[Opening Selected text section]
AT&T Says Spying Is Too Secret For Courts
The Wired blog 26B Stroke 6 reports on the arguments AT&T and the US government made to an appeals court hearing motions in the case the EFF brought against the phone giant for their presumed part in the government's program(s) to spy on Americans. In essence AT&T seems to have argued that the case against the telecom for allegedly helping the government spy on Americans is too secret for any court, despite the Administration's admission it did spy on Americans without warrants.
So let me get this straight. AT&T says it can't defend itself because it would endanger national security (basically, AT&T is guilty), and because of this, the case should be throw out (a win for AT&T)?
But I guess logic like that is adequate for government work.
>> Now the terrorists have won!
As a matter of fact, they have. It is not about destroying a country, or individuals, it is a about destroying a lifestyle and beliefs (.i.e democracy) AFAIK they have won.
May I use your sig please?
You either have the rule of law, or you have "national security." They are mutually exclusive. Anything too secret to be brought before the law is too secret to be judged by it. Therefore it is outside the law, making the government a law unto itself, unaccountable to the public.
Funny how that works. It's pretty much always the case that, paraphrasing parts of the Bible here, when men give up obedience to law and order, good rules and the ethic of accountability, that moral decline in the population begins. What? Bush's supporters didn't realize that the rule of law is just about the keystone of public morality?
Get it right: the blog name is "27B Stroke 6" which is a beautiful reference to the out-of-control bureaucracy in Terry Gilliam's movie "Brazil".
[Closing Selected text section]
Task set:
1. Repeat the passage of the post on AT&T and the spying case between "So let me get" and "to the public.", inclusive.
2. Answer these questions from the post on AT&T and the spying case.
(a) Who brought the case against AT&T?
(b) According to one commenter, how do the rule of law and "national security" relate to each other?
(c) Which movie does the last comment connect to the blog's name?
3. Decide whether each statement agrees with the post on AT&T and the spying case. Answer yes or no, and quote the words of the post that decide it.
(a) The Administration denied spying on Americans without warrants.
(b) One commenter asks to use another commenter's sig.
(c) One commenter paraphrases parts of the Bible.
[Opening Information section]
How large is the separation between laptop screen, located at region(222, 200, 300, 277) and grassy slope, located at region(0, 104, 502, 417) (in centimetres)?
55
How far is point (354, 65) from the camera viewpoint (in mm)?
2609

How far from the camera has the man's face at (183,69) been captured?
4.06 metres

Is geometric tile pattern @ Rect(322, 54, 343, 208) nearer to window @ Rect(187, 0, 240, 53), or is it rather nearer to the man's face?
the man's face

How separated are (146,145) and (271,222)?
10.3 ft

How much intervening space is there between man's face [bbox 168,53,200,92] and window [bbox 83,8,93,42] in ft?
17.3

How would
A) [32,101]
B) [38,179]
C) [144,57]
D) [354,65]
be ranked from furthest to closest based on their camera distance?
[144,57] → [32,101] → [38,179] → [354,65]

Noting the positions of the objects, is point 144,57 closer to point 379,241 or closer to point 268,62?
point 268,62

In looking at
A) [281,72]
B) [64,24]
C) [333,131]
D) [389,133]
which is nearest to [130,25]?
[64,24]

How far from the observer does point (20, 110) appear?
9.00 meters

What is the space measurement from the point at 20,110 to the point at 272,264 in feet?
[Closing Information section]
[Opening Information section]
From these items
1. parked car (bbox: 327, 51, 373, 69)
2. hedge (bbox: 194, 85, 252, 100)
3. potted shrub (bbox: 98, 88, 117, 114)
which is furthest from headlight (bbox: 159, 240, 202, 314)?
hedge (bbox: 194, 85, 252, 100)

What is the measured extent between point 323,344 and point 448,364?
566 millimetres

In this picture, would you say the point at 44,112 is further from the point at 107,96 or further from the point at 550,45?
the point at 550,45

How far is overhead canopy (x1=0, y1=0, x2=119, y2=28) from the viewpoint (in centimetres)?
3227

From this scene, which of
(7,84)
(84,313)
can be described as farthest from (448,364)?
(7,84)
[Closing Information section]
Results for each task:
1.
So let me get this straight. AT&T says it can't defend itself because it would endanger national security (basically, AT&T is guilty), and because of this, the case should be throw out (a win for AT&T)?
But I guess logic like that is adequate for government work.
>> Now the terrorists have won!
As a matter of fact, they have. It is not about destroying a country, or individuals, it is a about destroying a lifestyle and beliefs (.i.e democracy) AFAIK they have won.
May I use your sig please?
You either have the rule of law, or you have "national security." They are mutually exclusive. Anything too secret to be brought before the law is too secret to be judged by it. Therefore it is outside the law, making the government a law unto itself, unaccountable to the public.

2.
(a) The EFF brought the case.
(b) They are mutually exclusive.
(c) Terry Gilliam's movie "Brazil."

3.
(a) No: "despite the Administration's admission it did spy on Americans without warrants."
(b) Yes: "May I use your sig please?"
(c) Yes: "paraphrasing parts of the Bible here"